Image of a line on the projective plane

Question

Suppose the linear fractional transformation as $\lambda \mapsto \frac{a \lambda + b}{c \lambda + d}$. On a projective plane the origin corresponds to line $x = 1$ (so, $y = \lambda x$ is a projective line). But how to find a equation of the image line on this projective plane? So, graphically we have bijection of the origin line with the image line via projective line connection. And map the origin line $x = 1$ via linear operator $A$ where $$A = \begin{bmatrix} a & b\\ c & d \end{bmatrix}$$ and $$ \begin{pmatrix} y \\ x \end{pmatrix} = A^{-1} \begin{pmatrix} y' \\ x' \end{pmatrix}$$ does not produce a result

Answer 1

Let $\lambda' = \frac{a \lambda + b}{c \lambda + d}$. So then $\lambda = \frac{d \lambda' - b}{-c \lambda' + a}$.

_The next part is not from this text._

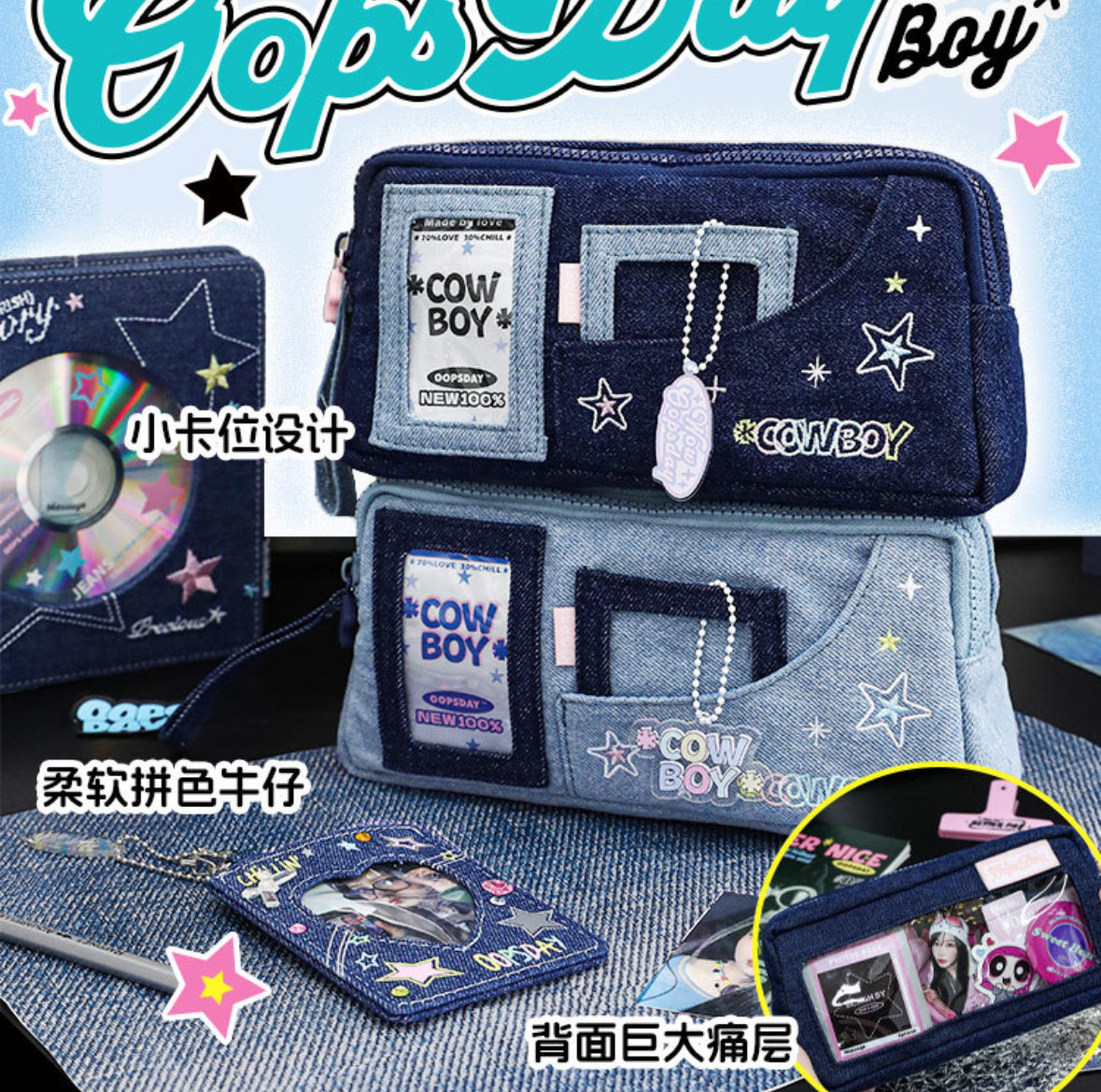 Rosyposy Denim Pencil Case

We can express a point on the plane in vector form as $ \begin{pmatrix} y \\ x \end{pmatrix} = \begin{pmatrix} -b \\ a \end{pmatrix} + \lambda'\begin{pmatrix} d \\ -c \end{pmatrix} $.

The substitution of $\lambda'$ gives us $ \begin{pmatrix} y \\ x \end{pmatrix} = \begin{pmatrix} -b \\ a \end{pmatrix} + \frac{a \lambda + b}{c \lambda + d}\begin{pmatrix} d \\ -c \end{pmatrix} $. So, there is a first vector component express a starting point on the plane and a unit vector is the second. $\lambda'$ shows how the unit vector scaled to the intersection with the projective line $y = \lambda x$.

In general form the image of the origin line expressed as $c y + d x = ad - bc$.